さよならパーティー(6)空洞としての「パーティー」

(1)〜(5)まで、「パーティー」の意味について思うところを書いてきて、確信を深めたことがある。それは「パーティー」には意味がないということだ。「矛盾するようだが」矛盾しない。結局のところ、宮本は作詞時点では、「パーティー」になんの意味もこめていなかったのではないか、という可能性の話だ。


 それは意味としては空洞で、純粋に音の響きをもとに仮歌から選ばれたのではないか。というのも、宮本の歌う「パーティー」の部分の響きが、僕にはあまりにも「はまっている」と感じられるからだ。
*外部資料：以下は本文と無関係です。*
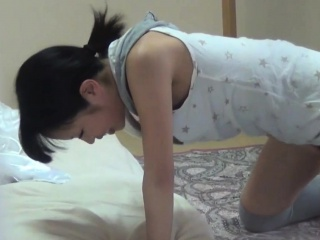 Horny asian babe rubbing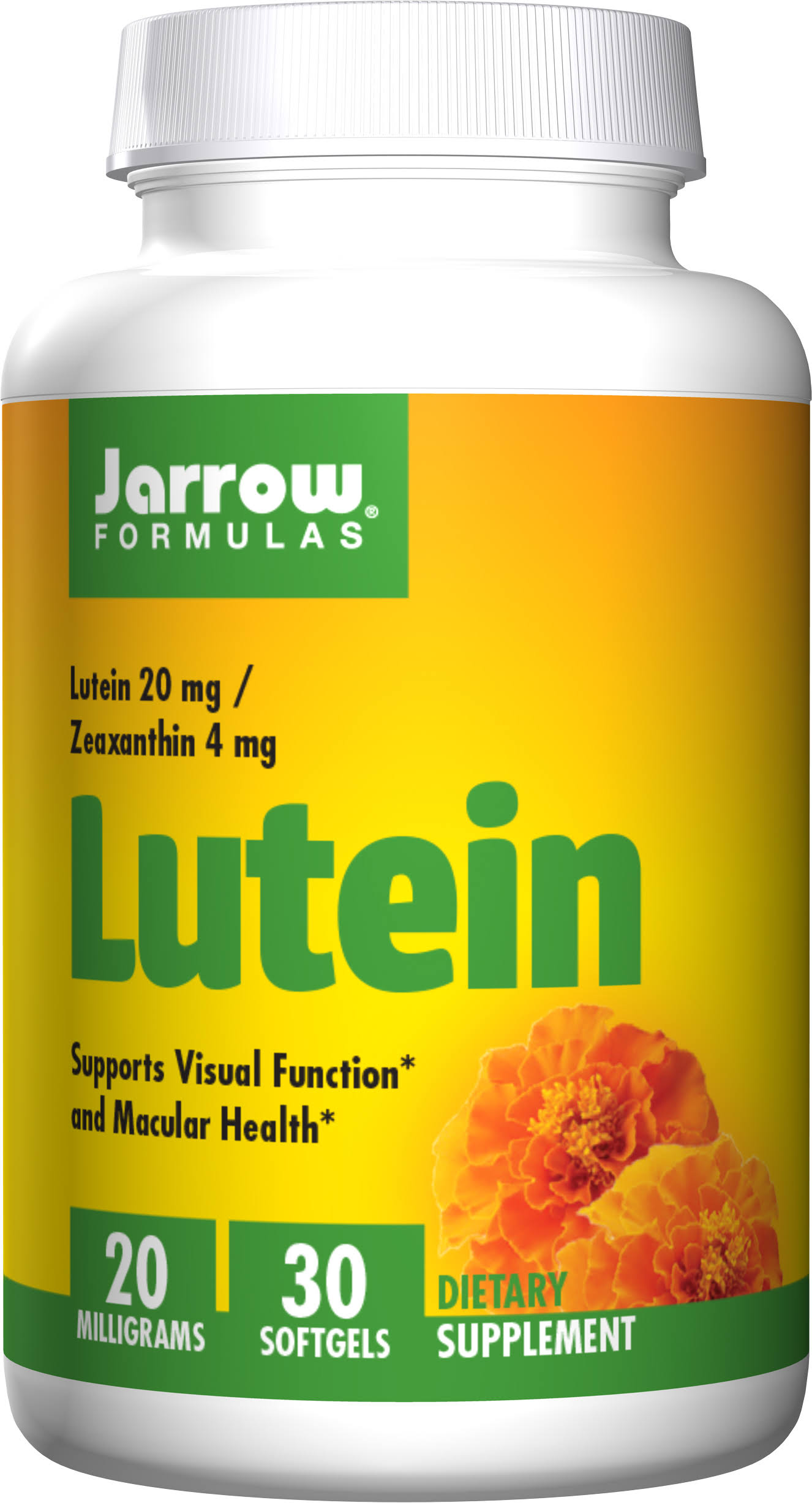 Jarrow Formulas Lutein - 20mg, 30 Softgels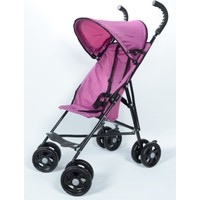 Babybass Bebek Arabası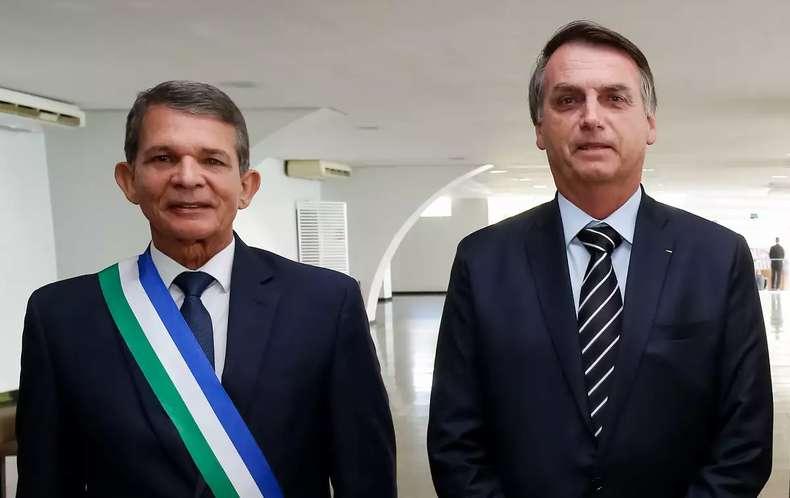 Bolsonaro indicou o general Joaquim Silva e Luna para a presid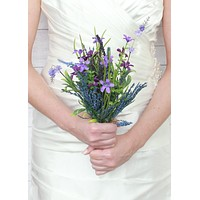 "Silk Lavender and Fern Bundle in Two Tone Purple<br>14"" Tall"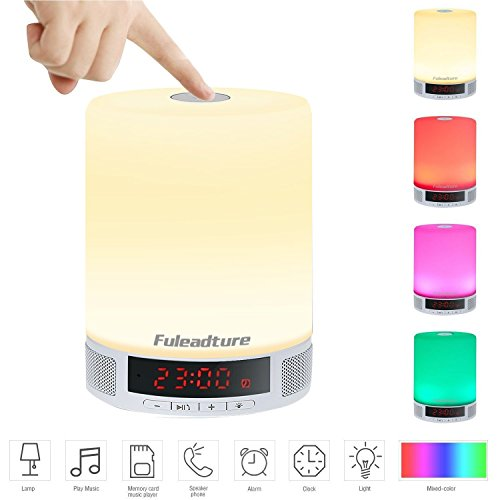 LED Bluetooth Speaker, Fuleadture All-in-1 Portable Wireless Speakers with LED Table Lamp, Alarm Clock, Hands-Free Speakerphone with Mic, Support TF Card...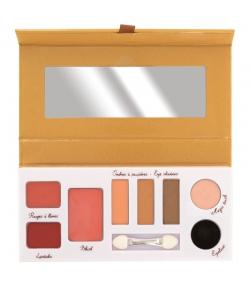 Palette Beauty Essential BIO N°38 Warme Töne - Couleur Caramel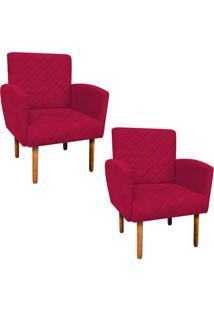 Kit 02 Poltronas Decorativa Veronãªs Para Sala E Recepã§Ã£O Suede Vermelho - D'Rossi - Vermelho - Dafiti
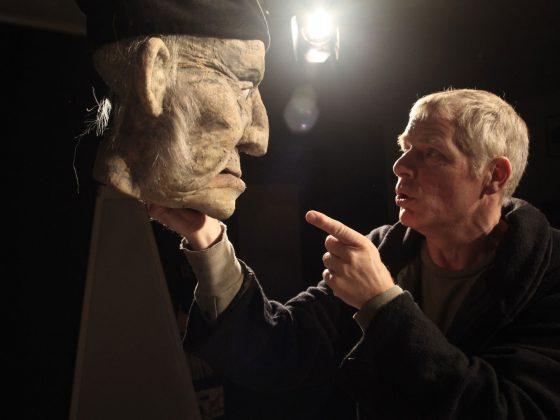 TheaterKorona: Die Vermessung der Welt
(メロディーと合う、三連符的なリズムとあう、「抜けようぜ」という直前の言葉に合う。)また、エレカシの今作ではそういう音の響きを重視したようなカタカナ語が多いということもある。「テロリスト」、「リッスントゥザミュージック」、「ジョニー」、「レソリューション」などなど。
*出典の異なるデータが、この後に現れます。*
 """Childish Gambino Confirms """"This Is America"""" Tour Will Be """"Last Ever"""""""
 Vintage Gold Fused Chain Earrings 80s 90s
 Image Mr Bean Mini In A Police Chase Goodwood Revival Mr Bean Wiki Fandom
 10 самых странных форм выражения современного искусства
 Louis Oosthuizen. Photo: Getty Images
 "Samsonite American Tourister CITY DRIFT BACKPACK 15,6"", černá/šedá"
そうだとすれば、宮本にとって「パーティー」とは、単に「パー」という吐き出すような破裂音と、その余韻を引き受けて着地する「ティー」という響きだ。古傷を想い、日常を想ったとき、「もう抜けようよ」という言葉の直後に来るのは「パー!」という発声しかなかった。そこに意味はなくとも、この言葉でなければならなかった。それがなければ、「ふたたび飛び出せ」なかったのかもしれない。
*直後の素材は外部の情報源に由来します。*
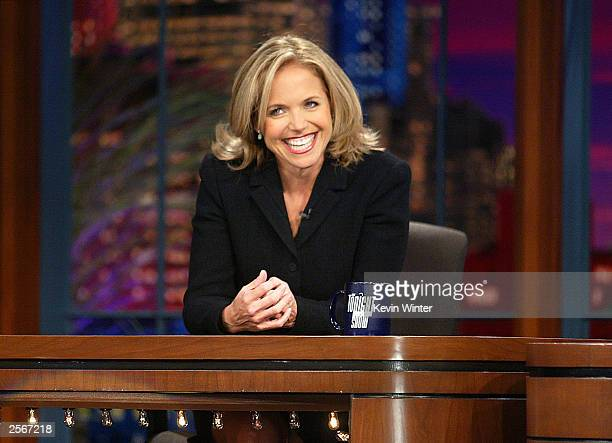 """Today Show"""" host Katie Couric appears on """"The Tonight Show with Jay Leno"""" at the NBC Studios on October 6, 2003 in Burbank, California."""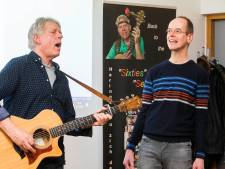 Senioren uit Zoetermeer snakken naar het vrijheidsgevoel van de sixties
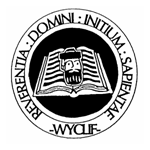 Wyclif Independent Christian School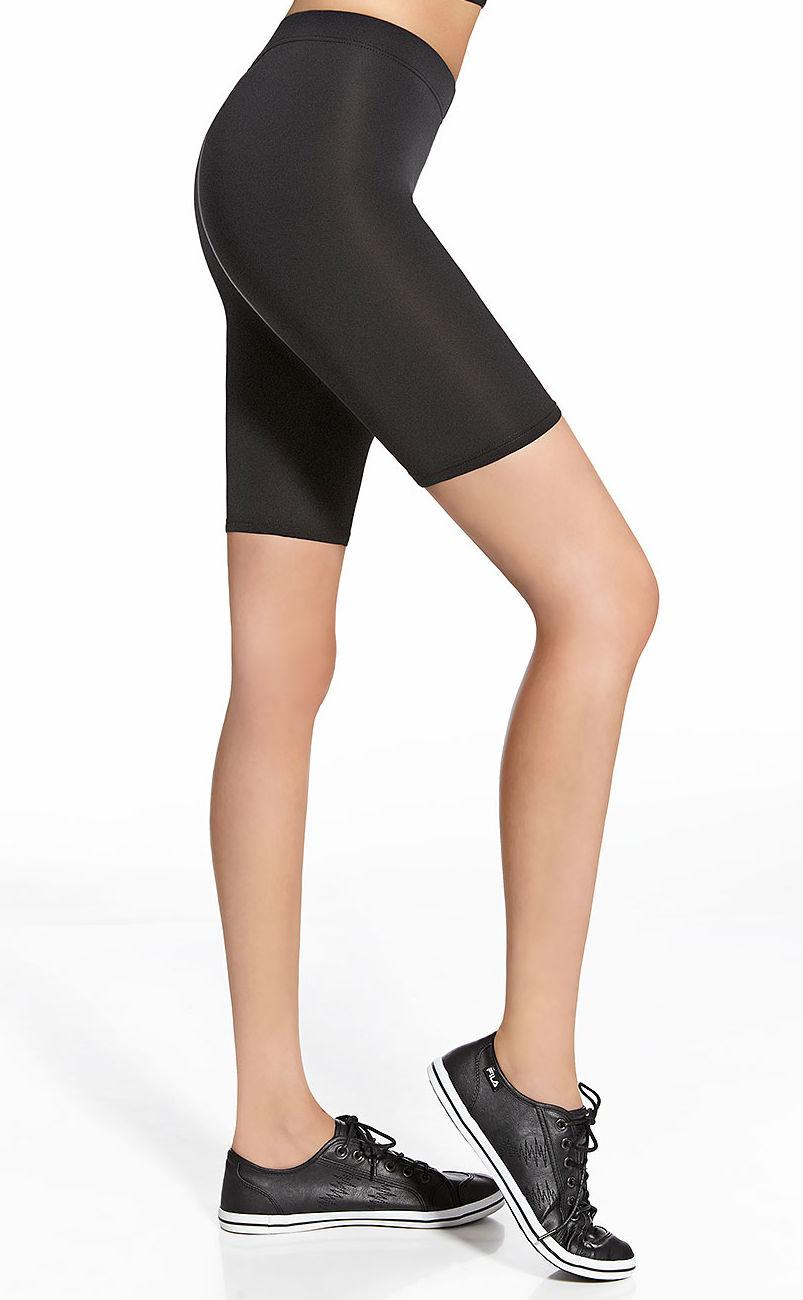 Dámské fitness šortky BasBleu Forcefit 50 černé - Bas Bleu (dámské ... a8c1364c8a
だから、「パーティー」は宮本によって発声され、音として響いている間にだけ、響きの中に意味が込められている。歌詞カード上の「パーティー」に意味はない。そこは文脈の中でぽっかり空いた空洞だ。


一方で、サビの中心はまちがいなく、この「もう抜けようぜパーティ」だ。なかでも、突如三連符的なリズムがあらわれてドライブ感が加速する、この「パーティー」こそが核だ。その核が、言葉として空洞であることが、歌全体の文脈を逆に生き生きと際立たせているのかも知れない。電車の中の男の胸中、いつもの部屋に帰る男の胸中に、思いを馳せさせるのかも知れない。


そしてこの「パーティー」の真空が、僕やあなたの中にあるものを吸い出そうとするのかも知れない。